I was hit with a virus, likely mosquito-borne that our Singaporean doctor in Phnom Penh could not identify. It gave me sustained high fevers for more than a week. The doctor sent lab results to Singapore to try to determine what this was. After ruling out major viruses, she admitted there are still many unidentified that cause the pain and fevers I had. I left the clinic for home, since I had already been a week in Phnom Penh, a six-hour drive away from my family in Pursat.

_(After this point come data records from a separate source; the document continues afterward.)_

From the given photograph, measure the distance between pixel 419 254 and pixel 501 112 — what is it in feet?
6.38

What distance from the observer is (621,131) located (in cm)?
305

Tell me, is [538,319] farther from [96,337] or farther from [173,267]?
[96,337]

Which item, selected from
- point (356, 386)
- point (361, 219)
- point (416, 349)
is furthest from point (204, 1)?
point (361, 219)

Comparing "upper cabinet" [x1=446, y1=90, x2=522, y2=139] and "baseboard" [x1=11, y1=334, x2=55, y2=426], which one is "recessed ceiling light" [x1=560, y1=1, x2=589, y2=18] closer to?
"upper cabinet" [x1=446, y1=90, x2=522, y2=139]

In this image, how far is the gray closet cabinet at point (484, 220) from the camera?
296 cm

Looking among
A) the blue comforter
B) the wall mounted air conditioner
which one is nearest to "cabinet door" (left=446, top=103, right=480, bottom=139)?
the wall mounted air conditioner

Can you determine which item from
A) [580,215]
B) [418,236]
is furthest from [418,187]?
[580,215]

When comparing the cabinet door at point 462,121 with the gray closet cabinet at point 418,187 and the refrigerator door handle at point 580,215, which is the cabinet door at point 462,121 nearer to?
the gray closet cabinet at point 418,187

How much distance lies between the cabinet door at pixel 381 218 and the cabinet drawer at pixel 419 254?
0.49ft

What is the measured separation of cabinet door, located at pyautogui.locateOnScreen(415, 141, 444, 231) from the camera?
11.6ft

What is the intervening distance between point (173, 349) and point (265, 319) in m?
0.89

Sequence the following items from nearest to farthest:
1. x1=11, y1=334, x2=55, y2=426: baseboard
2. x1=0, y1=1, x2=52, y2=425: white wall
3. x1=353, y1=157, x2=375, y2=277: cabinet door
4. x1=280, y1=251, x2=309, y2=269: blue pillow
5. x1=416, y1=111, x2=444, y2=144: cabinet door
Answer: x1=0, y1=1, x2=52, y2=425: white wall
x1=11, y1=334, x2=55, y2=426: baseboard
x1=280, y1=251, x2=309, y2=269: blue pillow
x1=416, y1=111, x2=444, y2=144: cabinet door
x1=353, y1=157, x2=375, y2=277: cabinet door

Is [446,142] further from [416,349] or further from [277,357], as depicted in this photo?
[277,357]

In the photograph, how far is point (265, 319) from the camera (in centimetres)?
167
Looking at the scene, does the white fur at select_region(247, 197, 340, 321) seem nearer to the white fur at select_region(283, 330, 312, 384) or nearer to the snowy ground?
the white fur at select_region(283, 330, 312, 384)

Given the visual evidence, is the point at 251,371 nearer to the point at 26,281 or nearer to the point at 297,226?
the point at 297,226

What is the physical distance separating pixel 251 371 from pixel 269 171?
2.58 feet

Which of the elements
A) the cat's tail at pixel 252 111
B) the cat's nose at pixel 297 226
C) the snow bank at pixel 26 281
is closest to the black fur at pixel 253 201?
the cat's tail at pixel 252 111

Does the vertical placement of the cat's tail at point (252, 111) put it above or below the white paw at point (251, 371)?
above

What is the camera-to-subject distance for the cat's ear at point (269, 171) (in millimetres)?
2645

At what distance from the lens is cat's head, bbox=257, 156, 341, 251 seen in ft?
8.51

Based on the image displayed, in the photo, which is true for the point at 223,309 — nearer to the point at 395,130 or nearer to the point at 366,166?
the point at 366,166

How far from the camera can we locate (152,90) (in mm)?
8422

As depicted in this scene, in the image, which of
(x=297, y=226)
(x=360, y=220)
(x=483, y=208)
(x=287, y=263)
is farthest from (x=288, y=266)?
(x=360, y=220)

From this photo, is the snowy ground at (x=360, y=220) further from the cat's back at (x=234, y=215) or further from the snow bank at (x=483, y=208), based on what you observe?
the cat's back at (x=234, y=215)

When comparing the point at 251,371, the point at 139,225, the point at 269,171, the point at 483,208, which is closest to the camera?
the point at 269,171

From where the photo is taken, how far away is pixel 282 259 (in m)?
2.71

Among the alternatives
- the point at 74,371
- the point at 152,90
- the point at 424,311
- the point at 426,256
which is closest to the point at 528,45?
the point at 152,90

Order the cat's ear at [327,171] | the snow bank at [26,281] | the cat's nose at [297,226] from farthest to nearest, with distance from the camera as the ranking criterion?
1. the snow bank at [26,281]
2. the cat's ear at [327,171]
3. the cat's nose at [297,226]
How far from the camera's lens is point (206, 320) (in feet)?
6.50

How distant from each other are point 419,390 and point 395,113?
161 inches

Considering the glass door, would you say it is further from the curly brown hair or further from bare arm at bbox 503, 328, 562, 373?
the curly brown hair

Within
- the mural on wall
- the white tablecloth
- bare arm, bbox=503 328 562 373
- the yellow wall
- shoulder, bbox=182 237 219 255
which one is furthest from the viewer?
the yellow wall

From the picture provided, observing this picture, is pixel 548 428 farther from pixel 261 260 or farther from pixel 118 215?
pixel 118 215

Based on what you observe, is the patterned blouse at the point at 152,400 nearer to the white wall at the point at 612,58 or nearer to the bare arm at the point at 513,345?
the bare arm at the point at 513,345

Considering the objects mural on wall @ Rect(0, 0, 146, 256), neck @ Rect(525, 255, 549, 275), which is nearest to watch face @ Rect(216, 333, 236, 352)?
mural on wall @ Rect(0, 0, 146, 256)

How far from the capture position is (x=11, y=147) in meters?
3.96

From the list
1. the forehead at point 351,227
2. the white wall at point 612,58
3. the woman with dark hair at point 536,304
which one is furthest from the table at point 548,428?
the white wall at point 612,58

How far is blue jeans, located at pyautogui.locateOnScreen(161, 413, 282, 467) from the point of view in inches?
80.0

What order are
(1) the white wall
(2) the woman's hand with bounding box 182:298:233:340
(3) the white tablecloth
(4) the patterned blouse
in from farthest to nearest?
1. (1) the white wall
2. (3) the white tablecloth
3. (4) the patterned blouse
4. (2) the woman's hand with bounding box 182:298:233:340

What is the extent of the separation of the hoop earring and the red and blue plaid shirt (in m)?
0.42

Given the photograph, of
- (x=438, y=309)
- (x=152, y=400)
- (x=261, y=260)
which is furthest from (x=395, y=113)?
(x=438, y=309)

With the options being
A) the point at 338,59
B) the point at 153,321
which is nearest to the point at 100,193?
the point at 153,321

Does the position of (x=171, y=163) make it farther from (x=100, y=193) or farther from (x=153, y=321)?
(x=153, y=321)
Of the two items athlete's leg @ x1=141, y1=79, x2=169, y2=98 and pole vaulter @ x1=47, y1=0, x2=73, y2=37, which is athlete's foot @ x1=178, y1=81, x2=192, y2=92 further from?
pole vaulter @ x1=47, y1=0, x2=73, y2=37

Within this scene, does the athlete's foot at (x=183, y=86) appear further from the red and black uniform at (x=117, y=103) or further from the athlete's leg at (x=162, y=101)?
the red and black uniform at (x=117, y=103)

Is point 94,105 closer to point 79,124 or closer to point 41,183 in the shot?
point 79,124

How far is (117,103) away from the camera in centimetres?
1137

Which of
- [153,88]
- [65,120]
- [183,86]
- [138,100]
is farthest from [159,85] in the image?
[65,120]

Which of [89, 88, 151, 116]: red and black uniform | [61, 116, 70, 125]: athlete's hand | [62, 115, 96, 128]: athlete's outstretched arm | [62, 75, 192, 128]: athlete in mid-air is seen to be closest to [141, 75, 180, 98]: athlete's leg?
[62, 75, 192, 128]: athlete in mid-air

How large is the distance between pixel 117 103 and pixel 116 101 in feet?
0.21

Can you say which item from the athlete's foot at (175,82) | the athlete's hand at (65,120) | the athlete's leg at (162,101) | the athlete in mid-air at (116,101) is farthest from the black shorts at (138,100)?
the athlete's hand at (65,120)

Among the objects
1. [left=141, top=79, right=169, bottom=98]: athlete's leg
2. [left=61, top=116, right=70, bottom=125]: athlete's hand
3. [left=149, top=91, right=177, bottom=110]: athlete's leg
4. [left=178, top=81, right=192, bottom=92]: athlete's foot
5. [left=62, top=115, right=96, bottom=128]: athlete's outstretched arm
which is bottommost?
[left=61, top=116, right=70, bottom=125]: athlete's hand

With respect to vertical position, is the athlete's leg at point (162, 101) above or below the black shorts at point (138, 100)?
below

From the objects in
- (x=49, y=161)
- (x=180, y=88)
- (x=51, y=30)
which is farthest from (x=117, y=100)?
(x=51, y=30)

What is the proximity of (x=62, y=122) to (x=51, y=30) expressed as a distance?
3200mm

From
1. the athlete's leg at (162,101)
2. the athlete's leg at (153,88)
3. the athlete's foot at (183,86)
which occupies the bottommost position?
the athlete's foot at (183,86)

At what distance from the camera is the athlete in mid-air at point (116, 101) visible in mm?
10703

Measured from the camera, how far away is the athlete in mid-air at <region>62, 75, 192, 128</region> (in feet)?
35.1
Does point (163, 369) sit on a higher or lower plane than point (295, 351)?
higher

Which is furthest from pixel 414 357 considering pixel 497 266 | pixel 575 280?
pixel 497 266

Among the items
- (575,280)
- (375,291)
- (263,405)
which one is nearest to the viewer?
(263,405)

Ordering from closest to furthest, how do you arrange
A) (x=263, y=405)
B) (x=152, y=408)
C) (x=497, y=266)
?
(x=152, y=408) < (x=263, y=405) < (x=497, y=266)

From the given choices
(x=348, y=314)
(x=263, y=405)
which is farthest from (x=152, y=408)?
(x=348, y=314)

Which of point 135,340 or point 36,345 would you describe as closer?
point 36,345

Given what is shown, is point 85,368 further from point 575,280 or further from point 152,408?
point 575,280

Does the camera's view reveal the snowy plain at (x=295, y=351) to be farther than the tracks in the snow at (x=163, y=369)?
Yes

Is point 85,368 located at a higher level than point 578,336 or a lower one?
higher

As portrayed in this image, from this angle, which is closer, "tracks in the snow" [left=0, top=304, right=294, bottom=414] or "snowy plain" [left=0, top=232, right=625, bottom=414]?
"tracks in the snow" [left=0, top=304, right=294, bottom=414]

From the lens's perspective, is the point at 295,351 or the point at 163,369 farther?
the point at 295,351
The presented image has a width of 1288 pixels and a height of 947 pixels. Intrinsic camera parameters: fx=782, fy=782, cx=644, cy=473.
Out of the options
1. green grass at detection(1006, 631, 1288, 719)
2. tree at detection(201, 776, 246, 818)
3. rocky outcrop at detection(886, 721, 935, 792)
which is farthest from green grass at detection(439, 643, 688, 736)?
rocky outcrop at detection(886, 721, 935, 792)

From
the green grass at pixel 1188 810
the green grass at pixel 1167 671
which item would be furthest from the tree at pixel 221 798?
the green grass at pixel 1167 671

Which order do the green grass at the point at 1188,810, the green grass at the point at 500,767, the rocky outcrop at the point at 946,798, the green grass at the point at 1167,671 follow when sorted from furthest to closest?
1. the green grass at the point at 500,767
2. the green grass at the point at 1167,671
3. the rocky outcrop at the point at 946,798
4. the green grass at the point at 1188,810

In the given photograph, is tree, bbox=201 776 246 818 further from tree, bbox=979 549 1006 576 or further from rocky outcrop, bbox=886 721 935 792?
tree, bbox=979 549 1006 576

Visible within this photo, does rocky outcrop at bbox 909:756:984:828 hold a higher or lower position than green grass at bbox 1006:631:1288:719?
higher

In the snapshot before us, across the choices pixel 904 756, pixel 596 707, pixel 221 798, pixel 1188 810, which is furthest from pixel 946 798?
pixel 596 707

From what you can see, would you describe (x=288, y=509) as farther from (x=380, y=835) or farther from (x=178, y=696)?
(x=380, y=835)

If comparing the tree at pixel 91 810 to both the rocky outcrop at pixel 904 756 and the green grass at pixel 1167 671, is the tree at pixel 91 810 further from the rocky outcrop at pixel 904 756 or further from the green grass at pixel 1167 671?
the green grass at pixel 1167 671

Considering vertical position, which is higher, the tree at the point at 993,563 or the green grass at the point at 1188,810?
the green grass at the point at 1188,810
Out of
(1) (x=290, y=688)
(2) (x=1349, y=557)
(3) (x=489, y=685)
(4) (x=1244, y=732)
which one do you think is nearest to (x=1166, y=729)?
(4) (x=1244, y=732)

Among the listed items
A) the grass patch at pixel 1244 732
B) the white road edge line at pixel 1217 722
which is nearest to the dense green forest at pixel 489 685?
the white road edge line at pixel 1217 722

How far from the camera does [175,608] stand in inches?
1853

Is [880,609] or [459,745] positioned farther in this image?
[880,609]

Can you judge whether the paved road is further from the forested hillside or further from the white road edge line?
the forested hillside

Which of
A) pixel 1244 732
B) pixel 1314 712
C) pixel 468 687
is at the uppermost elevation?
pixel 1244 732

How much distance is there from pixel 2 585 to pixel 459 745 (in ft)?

As time rolled by, the fevers were gone, but symptoms like nerve and joint pain, bad headaches, and extreme fatigue came in waves. I was very affected by noise and touch, the sensations ramping up my pain. We were in the middle of tremendous blessing in ministry, people coming to Christ and changing, a spiritual breakthrough. We had three potential church plants in motion. We were living our dream, as it were, church planting in Cambodia’s Folk Buddhist heartland.

A Seeming Setback

Our lives had been fully committed to and engrossed in learning language and culture while doing evangelism and discipleship. Our team was aggressively proclaiming the Gospel in several areas. God was starting to work in hearts. We were full of joy in the midst of a life and ministry that presented serious challenges. My wife Jennifer had her own deep valley of health concerns after repeated parasitic infections, and my own strange set of symptoms was limiting my abilities.